QUÉ DEBES HACER: Por favor, escribe la continuación de la reseña del libro de Li Bai después de su último párrafo.

FRAGMENTO DE PÁGINA:
----
Li Bai/Li Po [李白]
Traducción: Chen Guojian [陈国坚]
Madrid, Grijalbo-Mondadori, 1999, 68 pp. (rústica)
ISBN: 9788439704010
Cuando pienso en la conjura del tiempo, en su flujo y sus transformaciones, pienso en el cielo. Es una manera de permanecer cambiando. Pero nuestra visión del cielo puede estar más o menos poblada de conceptos así como de estrellas la noche. En esto me ha ayudado la poesía.
Leí a Horacio porque supe que había salvado a Cesare Pavese poco tiempo antes de entregarse al suicidio. Y leí a Omar Jayyam porque el estudio introductorio lo ponía en relación con aquel. Roma y Persia entraban en comunión: una mano para sentir el viento, la procuración de cierta permanencia; y la otra para tomar el vino. Libar a los dioses o embriagarse por su condena.
----
[Entradas de datos almacenados]
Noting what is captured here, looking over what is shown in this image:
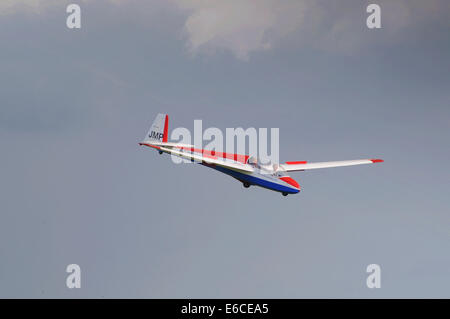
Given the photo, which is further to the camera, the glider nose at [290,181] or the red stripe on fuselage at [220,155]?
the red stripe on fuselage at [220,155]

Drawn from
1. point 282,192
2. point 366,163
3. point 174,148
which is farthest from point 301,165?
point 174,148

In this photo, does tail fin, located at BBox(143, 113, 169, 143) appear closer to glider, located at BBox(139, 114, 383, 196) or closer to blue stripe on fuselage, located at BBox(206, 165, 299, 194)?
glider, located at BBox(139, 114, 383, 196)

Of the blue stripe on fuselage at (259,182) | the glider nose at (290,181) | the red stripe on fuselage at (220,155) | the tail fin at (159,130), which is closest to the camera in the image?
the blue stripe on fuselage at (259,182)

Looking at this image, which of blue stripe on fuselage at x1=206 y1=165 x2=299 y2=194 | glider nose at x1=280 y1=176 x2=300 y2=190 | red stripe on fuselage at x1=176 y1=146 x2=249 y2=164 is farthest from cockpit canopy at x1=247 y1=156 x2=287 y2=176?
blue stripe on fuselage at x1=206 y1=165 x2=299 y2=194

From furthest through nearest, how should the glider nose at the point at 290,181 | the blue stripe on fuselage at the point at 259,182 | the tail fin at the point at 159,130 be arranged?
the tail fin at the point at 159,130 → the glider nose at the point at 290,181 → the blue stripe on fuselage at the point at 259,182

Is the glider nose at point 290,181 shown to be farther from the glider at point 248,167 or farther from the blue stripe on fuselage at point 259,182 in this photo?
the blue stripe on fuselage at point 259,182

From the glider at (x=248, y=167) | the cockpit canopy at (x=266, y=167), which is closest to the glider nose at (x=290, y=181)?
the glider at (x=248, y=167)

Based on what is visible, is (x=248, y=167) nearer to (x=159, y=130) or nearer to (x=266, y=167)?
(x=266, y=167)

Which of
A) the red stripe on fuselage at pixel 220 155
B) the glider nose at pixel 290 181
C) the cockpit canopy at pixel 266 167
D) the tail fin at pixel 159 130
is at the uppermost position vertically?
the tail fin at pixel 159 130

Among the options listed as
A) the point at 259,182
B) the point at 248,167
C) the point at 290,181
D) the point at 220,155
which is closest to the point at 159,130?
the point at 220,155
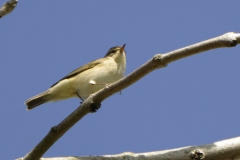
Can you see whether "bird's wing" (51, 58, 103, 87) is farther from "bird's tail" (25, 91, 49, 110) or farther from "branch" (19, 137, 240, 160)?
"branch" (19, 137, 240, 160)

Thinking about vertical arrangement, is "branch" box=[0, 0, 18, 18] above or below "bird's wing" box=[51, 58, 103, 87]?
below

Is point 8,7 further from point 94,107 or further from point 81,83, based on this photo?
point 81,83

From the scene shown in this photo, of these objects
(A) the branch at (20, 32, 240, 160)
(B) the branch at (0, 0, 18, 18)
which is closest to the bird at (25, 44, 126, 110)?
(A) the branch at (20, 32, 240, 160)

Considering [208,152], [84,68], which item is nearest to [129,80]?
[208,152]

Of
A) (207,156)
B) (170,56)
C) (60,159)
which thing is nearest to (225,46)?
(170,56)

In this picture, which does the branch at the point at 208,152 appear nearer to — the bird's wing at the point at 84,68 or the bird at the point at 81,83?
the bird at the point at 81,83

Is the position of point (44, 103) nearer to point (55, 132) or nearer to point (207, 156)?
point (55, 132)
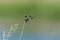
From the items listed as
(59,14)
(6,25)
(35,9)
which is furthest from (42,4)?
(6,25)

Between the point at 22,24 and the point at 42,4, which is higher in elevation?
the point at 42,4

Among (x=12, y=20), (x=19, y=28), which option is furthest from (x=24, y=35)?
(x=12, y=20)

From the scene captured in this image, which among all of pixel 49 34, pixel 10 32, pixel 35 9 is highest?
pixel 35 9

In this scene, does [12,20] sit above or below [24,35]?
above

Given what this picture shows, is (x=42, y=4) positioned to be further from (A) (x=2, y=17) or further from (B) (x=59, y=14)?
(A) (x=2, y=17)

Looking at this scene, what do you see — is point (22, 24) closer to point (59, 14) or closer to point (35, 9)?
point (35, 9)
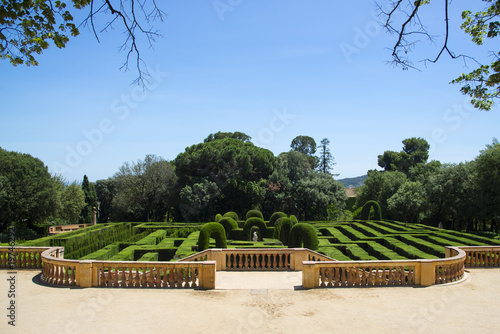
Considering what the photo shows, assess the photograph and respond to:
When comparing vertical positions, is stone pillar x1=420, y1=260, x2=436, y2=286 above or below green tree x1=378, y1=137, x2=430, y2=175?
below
----
RESULTADO:
Li Bai no guarda relación con ninguno de estos dos poetas de la antigüedad; leerlo, no obstante, me ofreció una nueva manera de signar al cielo y las escenas en las que aparece. Igual que Horacio y Jayyam, a Li Bai puede considerársele un poeta de cierto nivel aristocrático. Se cree que nació a principios del siglo séptimo, hijo de comerciantes con suficiente desahogo económico. Aunque pudo servir en la corte desde temprana edad, rechazó el camino del correcto «cabellero confunciano» y, a los 25 años, emprendió un extenso y extensivo itinerario por los dominios de la China Tang (618-907). Tuvo después un breve interludio de intrigas cortesanas mientras era calígrafo en la Academia Áulica (Hanlin). Posiblemente entonces hizo amistad con Du Fu (el otro gran poeta de la época), aunque se dice que sólo se vieron dos veces.
Sobre su muerte se han escuchado diversas leyendas que lo consignan como un ensimismado. Se refiere que murió ahogado, intentando abrazar el reflejo de la luna, borracho; pero también que vagó por el continente, hasta su muerte, en busca de cierto elixir maravilloso.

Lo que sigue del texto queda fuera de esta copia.